» **REQUIREMENTS**
Copy the material below word for word, from the line with "Looking at what" up to and including the line with "5. the blurred".
--------------------------------
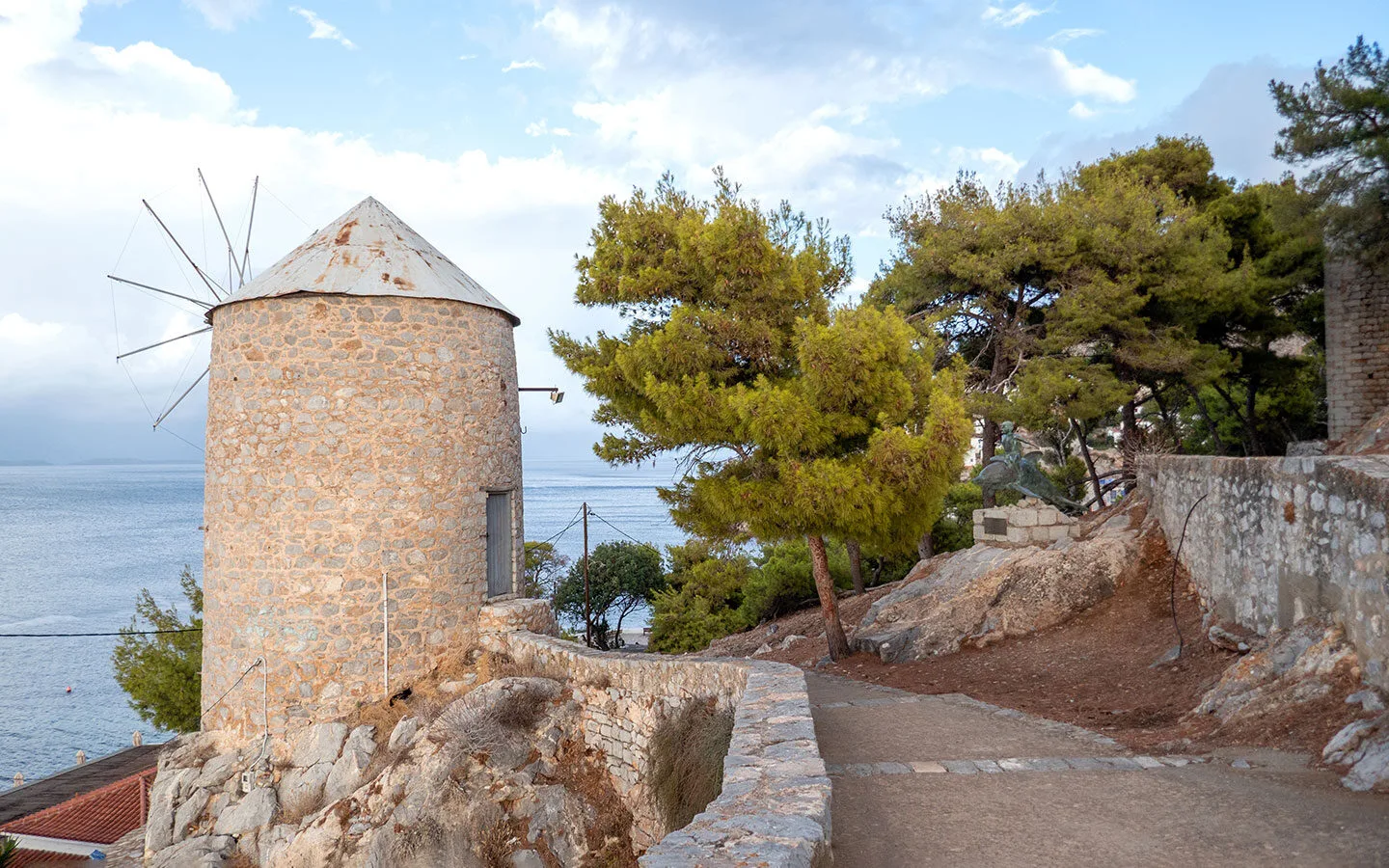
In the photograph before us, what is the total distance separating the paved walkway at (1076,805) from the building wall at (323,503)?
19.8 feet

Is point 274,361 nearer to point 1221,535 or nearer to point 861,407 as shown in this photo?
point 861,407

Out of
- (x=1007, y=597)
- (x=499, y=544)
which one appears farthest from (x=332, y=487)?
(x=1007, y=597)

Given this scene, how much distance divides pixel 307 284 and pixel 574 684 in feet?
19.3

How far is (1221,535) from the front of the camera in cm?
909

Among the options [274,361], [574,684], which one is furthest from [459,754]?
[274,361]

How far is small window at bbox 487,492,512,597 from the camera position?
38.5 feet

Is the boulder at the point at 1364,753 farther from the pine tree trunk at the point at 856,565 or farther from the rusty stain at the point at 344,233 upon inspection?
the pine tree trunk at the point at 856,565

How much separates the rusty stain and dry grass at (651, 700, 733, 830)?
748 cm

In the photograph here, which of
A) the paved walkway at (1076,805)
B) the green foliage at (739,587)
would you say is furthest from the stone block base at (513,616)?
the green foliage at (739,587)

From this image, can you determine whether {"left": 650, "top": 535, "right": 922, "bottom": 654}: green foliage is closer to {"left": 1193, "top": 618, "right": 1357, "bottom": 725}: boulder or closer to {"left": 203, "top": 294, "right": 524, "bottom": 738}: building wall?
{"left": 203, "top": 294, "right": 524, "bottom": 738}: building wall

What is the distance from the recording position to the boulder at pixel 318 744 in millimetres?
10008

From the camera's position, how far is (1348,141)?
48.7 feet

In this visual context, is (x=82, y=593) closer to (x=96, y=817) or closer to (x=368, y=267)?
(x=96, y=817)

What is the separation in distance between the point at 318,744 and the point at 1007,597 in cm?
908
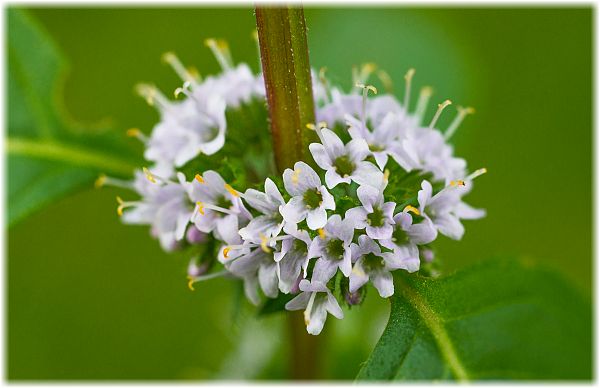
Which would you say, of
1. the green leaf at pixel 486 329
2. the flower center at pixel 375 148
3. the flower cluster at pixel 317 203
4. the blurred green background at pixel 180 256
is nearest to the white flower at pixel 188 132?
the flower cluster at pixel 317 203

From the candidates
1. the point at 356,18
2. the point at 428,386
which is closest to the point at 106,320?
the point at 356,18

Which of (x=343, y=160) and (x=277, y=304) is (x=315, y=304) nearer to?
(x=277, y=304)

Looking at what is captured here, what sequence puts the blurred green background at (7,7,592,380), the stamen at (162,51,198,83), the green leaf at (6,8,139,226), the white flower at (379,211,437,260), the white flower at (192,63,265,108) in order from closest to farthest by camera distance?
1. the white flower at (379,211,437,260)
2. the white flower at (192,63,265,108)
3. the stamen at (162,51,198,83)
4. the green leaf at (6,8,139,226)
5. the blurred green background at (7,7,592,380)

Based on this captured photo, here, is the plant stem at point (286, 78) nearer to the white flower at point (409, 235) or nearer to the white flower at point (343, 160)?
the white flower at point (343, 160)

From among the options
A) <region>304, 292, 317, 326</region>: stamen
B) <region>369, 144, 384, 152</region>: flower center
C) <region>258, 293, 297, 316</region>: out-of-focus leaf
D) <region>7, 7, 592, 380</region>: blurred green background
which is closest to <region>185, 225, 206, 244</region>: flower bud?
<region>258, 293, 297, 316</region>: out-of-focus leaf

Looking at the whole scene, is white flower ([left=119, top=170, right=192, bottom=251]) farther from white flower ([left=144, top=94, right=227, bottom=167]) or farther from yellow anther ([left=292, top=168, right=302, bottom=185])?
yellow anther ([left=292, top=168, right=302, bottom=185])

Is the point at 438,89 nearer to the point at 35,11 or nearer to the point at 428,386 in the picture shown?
--------------------------------
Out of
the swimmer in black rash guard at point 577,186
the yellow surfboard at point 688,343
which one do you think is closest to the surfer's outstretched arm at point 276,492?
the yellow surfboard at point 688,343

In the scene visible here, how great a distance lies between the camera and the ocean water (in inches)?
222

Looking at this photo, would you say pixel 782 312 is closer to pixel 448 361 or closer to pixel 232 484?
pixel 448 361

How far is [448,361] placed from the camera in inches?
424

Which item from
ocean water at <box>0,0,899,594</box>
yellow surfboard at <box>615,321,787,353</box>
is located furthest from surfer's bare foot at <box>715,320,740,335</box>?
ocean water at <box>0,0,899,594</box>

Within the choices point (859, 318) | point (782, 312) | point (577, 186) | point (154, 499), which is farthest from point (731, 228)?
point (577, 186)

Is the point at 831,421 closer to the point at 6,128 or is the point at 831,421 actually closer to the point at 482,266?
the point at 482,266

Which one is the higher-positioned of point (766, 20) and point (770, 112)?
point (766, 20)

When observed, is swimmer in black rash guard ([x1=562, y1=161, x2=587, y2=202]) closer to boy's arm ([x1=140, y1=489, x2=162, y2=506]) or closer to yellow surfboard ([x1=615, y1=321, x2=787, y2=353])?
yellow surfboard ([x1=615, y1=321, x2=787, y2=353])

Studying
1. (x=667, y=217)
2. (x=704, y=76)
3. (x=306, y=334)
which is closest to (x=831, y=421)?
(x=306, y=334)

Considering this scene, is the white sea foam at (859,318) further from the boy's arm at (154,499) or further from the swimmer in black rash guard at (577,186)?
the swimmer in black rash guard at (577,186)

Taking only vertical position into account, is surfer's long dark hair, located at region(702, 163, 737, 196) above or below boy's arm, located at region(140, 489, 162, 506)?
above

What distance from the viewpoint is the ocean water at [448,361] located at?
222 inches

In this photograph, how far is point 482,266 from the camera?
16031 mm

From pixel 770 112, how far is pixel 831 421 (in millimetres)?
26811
--------------------------------
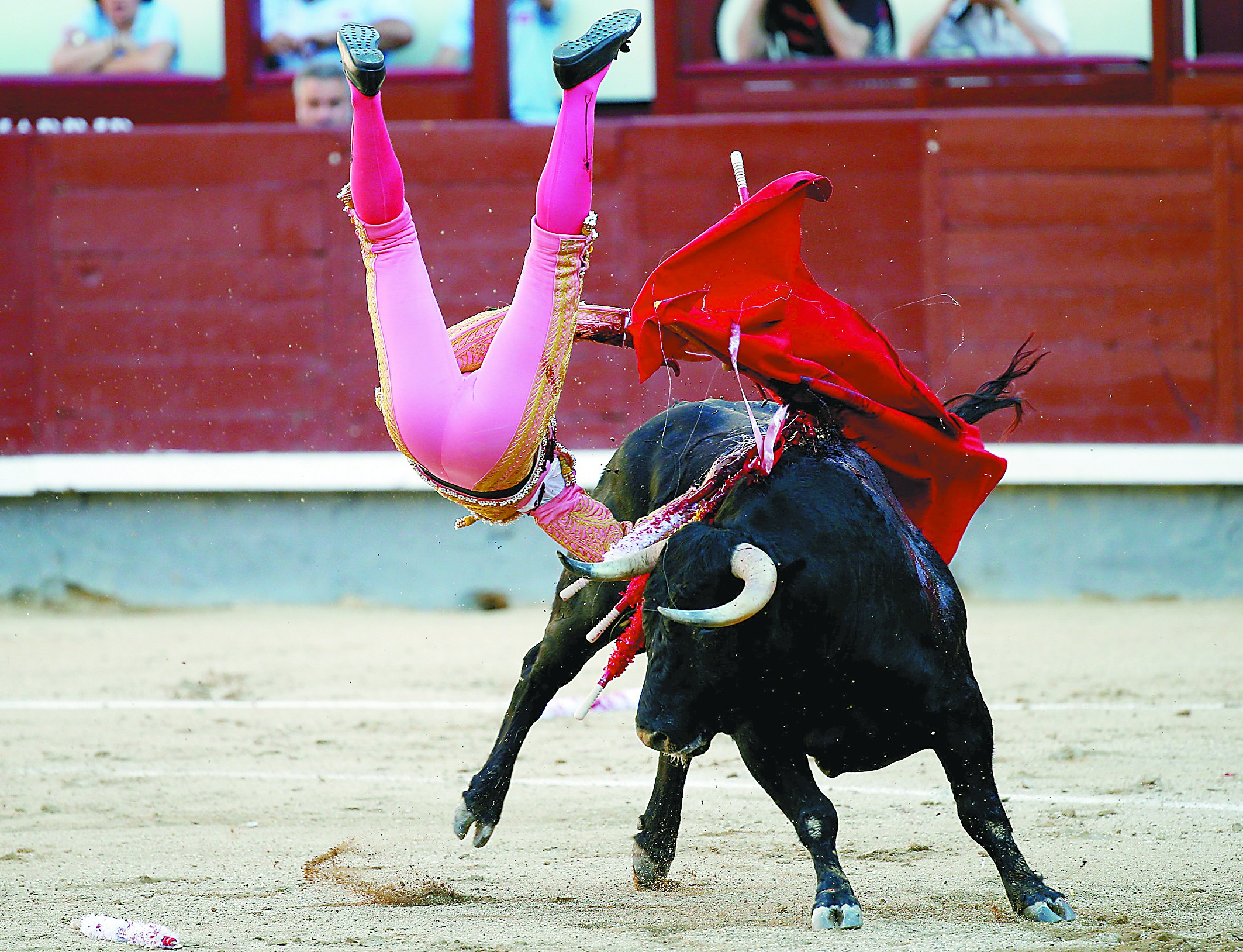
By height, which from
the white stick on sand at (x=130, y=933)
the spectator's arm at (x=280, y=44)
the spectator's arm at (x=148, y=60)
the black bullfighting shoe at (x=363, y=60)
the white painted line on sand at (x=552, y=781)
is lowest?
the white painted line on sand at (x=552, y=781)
--------------------------------
» **COMPLETE OUTPUT**
Looking at what is captured here, what sequence puts the blurred green background at (7,7,592,380), the stamen at (162,51,198,83), the green leaf at (6,8,139,226), the white flower at (379,211,437,260), the white flower at (192,63,265,108) in order from closest to farthest by camera distance?
1. the white flower at (379,211,437,260)
2. the white flower at (192,63,265,108)
3. the stamen at (162,51,198,83)
4. the green leaf at (6,8,139,226)
5. the blurred green background at (7,7,592,380)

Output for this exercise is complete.